The U.S. Army Medical Research and Development Command’s annual Best Medic Competition kicked off on November 15, promising a week’s worth of grueling physical and mental challenges for the assembled participants – a trio of Soldiers tapped from laboratory locations across USAMRDC.
“This is not a fake it until you make it competition,” said Sgt. 1st Class Dominic Marconi, the event’s main organizer, during initial remarks to the participants on the first day of activities. “Your best bet is to do all the events to the best of your ability regardless of your skill level in any given event because you’ll be scored on everything you do.”

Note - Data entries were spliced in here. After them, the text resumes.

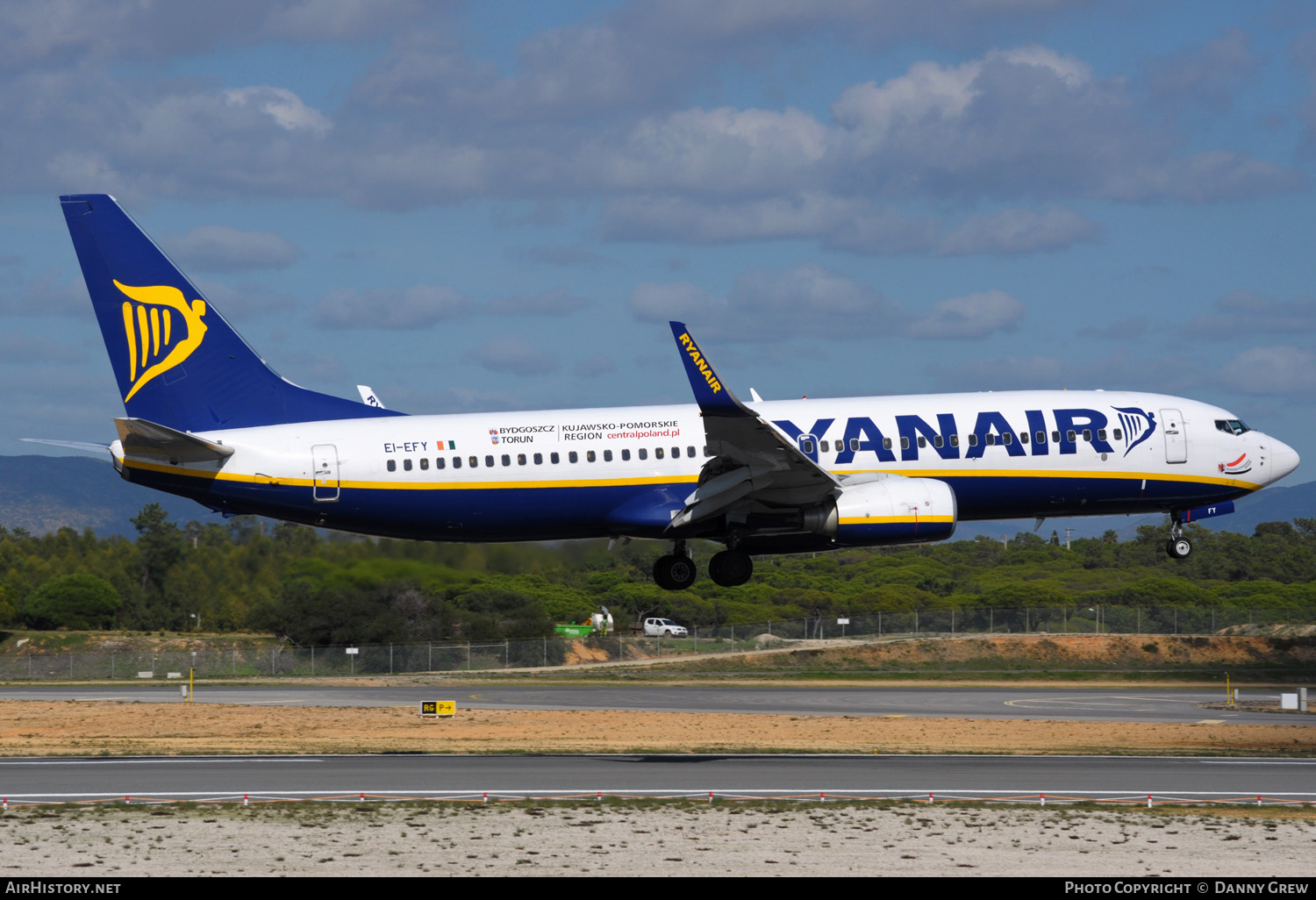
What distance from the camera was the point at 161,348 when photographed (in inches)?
1636

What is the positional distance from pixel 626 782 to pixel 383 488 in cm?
1067

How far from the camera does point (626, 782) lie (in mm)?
35250

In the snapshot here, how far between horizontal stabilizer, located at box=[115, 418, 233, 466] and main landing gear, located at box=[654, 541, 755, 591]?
1249cm

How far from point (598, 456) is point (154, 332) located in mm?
13295

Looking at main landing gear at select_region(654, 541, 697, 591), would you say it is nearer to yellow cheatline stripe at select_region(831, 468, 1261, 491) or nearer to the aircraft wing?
the aircraft wing

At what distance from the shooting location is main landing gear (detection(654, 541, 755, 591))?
4141 cm

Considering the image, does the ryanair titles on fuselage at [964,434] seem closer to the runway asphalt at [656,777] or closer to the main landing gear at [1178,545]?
the main landing gear at [1178,545]

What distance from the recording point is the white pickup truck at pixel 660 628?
4641 inches

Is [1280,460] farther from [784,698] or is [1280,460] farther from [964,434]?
[784,698]

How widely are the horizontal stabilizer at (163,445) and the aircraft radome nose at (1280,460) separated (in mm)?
31122

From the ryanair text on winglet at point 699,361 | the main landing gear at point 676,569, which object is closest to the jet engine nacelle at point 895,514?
the main landing gear at point 676,569

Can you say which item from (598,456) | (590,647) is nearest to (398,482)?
(598,456)

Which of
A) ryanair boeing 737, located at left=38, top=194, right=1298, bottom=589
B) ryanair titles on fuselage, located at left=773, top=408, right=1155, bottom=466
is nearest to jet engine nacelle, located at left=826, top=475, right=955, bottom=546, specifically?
ryanair boeing 737, located at left=38, top=194, right=1298, bottom=589
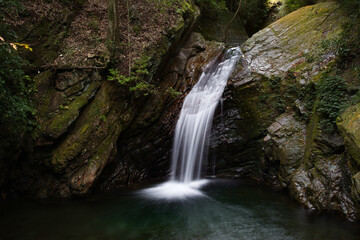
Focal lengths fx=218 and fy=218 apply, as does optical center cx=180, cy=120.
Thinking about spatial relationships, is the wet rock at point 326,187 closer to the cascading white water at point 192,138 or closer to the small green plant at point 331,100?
the small green plant at point 331,100

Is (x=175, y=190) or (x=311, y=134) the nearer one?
(x=311, y=134)

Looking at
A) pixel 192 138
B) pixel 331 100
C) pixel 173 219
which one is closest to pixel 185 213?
pixel 173 219

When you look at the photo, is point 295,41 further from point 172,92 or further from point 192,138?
point 192,138

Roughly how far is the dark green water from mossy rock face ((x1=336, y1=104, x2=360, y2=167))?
1613 mm

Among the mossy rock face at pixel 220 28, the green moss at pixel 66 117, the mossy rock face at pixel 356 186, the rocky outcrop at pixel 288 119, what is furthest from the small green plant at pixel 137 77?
the mossy rock face at pixel 220 28

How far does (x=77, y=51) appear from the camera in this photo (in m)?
7.44

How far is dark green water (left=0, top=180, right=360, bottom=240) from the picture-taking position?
480cm

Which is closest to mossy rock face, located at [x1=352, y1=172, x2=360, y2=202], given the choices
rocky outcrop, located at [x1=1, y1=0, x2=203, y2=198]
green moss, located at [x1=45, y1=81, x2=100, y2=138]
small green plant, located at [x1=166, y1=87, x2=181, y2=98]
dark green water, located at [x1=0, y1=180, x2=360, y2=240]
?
dark green water, located at [x1=0, y1=180, x2=360, y2=240]

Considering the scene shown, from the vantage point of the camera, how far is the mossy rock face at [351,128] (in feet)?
14.9

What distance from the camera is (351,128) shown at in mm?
4785

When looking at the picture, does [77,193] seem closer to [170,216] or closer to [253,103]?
[170,216]

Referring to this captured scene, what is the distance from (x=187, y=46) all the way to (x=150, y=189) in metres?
6.93

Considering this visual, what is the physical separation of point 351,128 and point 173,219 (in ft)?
15.3

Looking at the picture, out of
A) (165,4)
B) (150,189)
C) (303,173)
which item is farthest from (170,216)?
(165,4)
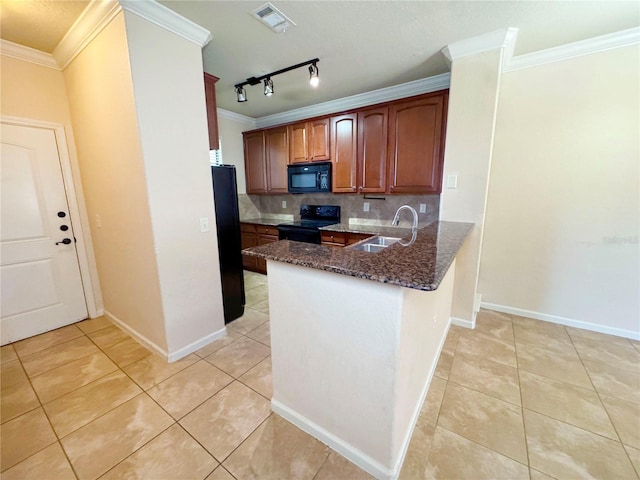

The three USAMRDC entrants for the event are Staff Sgt. Paul Tiedemann, Sgt. 1st Class Noemi Lucero and Staff Sgt. Monrad Monsen. Both Tiedemann and Lucero are assigned to USAMRDC’s Medical Research Institute of Chemical Defense, while Monsen is assigned to USAMRDC’s Medical Research Institute of Infectious Diseases. Each Soldier will undergo a five-day battery of fitness, readiness and stress tests designed to determine both their physical stamina and their medical care capacity in the most severe and austere environments. Among those events will include the standard Army Combat Fitness Test, the Combat Water Survival Test, a series of medical lanes designed to test proficiency in tactical combat casualty care and prolonged field care and both firearms qualification and land navigation efforts. Following initial testing efforts at Fort Detrick, the event will shift to Fort Indiantown Gap in Pennsylvania for the remaining portion of the competition.
“I love this, I just love being part of the Army,” said Tiedemann, a Texas native who joined the Army in 2014, during introductions on the first day of the event. “I’m excited about this. I mean, I’m scared – but I’m excited.”
“I salute you for your dedication and effort,” said Sgt. Maj. Mario Wible during remarks to the participants prior to the start of the event. “You’re leaving your climate-controlled offices and your set hours for something that is going to be extraordinary challenging.”
The winner of the event will be announced on November 19 in a ceremony taking place at USAMRDC headquarters. From there, the winner will prepare to participate in the Army-wide version of the best medic competition, scheduled to take place in the coming months.
“At the end of the day, I’m just trying to have fun,” said Lucero, a 10-year Army veteran, when asked about her motivation for participating in the event. “I know what I know and I’m trying my best to show that.”